Did you put a straight edge on the fins?  Inside face to the nose?  If that’s all good;  you are then most likely off on the distribution and foil of the foam.  I shaped a longboard once that had the overall rocker too far forward.  The board pushed water on paddle and was a bit squirrelly under foot.

Did the previous board have V in the tail?

I tried some V off the tail of an iteration of a board design that I really like.

I hated the V.

YMMV

I’ve made a few boards that I couldn’t dial in. I think it’s in the fins you are using or the location/angle of tow. The post about where you are standing is another thing to think about.

Have you tried using just 2 fins in the front boxes? If that still doesn’t work, I don’t know what to tell you. Maybe try going down in size on all the fins.

It does look like your front fins have a lot of tow. For my boards, I’ve found that I prefer less tow and cant. I don’t have any tow on my rear fins in quads and I also tend to keep the rear fins straight up, no cant. Most of my boards have between 1/8" and 3/16" in the front fins, but everyone is different, so don’t take that as the way to go.

Here’s a 5-9 x 22" I made it as a quad, but I also ride it with keel fins in front and tiny trailers I made because I don’t like twins will sometimes wash out. These trailers are not the ones I use now, but they are the same size. I have a another set of keels that are a little bigger than these, and single sided foils, these are symmetrically foiled. A different set of fins changes everything.

 


 

if you don’t mind sharing - how much v and how far up from the tail did you start it?

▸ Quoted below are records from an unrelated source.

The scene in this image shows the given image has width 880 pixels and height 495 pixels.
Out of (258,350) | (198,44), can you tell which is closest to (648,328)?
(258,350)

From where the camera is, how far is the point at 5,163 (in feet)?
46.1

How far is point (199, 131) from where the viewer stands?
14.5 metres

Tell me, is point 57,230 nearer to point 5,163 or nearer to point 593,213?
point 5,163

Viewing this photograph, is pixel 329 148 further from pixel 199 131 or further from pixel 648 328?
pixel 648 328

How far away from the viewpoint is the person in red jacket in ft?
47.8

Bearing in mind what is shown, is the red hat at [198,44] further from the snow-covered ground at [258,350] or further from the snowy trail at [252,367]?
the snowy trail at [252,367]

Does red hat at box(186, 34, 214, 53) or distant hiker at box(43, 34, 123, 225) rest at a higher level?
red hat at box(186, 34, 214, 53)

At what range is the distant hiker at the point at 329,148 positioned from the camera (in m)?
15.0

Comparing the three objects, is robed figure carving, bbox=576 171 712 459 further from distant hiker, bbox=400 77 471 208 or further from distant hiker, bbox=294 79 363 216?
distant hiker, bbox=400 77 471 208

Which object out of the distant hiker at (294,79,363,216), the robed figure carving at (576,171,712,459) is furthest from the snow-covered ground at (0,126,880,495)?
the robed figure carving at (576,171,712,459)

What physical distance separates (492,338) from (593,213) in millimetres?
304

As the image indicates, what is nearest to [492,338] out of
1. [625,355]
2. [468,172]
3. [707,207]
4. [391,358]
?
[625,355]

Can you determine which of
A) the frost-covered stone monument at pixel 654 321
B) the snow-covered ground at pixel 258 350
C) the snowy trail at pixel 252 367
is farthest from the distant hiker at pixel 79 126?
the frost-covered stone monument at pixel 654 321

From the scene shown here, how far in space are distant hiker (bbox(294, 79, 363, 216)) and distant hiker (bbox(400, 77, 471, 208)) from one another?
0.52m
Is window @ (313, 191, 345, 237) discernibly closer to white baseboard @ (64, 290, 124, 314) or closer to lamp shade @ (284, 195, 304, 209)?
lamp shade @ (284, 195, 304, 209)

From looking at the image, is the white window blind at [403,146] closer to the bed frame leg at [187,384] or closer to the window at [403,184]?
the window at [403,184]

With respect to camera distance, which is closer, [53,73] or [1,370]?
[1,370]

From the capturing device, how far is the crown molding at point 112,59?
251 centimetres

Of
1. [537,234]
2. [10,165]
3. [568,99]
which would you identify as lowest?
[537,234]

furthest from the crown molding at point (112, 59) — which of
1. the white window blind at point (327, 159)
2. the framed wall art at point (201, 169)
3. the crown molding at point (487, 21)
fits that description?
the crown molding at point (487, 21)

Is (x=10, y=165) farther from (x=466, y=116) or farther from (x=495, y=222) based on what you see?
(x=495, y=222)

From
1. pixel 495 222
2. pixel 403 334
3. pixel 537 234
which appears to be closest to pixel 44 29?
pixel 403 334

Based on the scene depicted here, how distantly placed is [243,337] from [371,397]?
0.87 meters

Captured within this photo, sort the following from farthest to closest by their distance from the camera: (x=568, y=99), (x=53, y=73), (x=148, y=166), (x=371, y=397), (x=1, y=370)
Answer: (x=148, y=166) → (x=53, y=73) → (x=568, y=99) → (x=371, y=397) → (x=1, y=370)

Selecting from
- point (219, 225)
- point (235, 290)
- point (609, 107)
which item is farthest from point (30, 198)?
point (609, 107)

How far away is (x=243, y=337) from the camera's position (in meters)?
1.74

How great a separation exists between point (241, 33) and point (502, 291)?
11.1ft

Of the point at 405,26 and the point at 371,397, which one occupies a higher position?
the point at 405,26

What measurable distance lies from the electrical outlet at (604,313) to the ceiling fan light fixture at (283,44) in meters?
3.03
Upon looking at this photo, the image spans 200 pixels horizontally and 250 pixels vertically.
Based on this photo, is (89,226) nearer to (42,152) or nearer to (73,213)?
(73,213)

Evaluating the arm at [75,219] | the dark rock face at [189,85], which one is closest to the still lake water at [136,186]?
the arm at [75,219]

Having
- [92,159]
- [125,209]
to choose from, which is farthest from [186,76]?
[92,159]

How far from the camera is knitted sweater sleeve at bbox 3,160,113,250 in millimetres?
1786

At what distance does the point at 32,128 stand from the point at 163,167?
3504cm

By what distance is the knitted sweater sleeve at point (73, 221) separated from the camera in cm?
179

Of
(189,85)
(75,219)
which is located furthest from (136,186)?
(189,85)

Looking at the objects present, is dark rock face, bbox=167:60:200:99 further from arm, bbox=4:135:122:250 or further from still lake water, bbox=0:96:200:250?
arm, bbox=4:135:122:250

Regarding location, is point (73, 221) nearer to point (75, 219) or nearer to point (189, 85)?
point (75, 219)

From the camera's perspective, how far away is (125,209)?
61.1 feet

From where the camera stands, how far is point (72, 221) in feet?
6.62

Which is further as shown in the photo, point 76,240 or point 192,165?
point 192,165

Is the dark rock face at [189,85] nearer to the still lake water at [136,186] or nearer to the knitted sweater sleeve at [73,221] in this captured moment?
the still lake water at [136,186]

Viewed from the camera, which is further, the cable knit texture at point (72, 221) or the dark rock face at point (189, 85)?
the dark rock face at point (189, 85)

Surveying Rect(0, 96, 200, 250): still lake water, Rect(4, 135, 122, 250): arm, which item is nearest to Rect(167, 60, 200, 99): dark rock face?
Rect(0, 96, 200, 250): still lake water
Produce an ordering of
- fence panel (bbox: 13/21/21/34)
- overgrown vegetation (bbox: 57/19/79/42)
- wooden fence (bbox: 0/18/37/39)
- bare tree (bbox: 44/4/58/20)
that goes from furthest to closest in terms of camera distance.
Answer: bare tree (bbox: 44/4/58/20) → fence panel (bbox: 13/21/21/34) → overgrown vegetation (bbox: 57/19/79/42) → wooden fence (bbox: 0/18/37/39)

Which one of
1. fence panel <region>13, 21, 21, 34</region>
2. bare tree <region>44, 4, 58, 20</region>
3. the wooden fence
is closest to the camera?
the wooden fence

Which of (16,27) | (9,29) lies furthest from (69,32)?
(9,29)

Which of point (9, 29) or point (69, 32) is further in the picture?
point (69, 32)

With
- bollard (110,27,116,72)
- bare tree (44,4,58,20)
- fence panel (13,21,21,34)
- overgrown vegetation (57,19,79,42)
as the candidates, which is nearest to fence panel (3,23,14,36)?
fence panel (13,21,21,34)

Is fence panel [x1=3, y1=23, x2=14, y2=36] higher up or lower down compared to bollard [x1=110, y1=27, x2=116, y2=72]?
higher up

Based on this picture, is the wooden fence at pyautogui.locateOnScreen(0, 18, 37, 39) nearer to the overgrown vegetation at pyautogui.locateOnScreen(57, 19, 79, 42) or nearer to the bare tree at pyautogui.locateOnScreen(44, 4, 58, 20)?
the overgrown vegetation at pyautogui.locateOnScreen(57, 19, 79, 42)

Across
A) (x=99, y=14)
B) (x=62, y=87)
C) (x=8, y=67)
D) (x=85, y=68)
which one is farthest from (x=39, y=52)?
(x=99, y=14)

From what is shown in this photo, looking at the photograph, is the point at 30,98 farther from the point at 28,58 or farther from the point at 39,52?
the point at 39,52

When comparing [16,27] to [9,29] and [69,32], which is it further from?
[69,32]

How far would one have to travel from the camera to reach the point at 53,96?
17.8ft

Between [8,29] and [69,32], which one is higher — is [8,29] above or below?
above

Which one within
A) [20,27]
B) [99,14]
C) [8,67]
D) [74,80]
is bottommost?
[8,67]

I recently trashed the board so I cannot go measure it but from memory…

The V started behind the fins (twinzer mains set at 8").

I didn’t think it was a lot when I was shaping it.

Just a touch off the tail.

Single to double to slight V off the tail.

It was loose and had great control but it bogged.

Didn’t push back when I wanted it to. Like in the middle of turns.

I’ve made about 3-5 iterations of that design now and the one with V was one of my least favorite.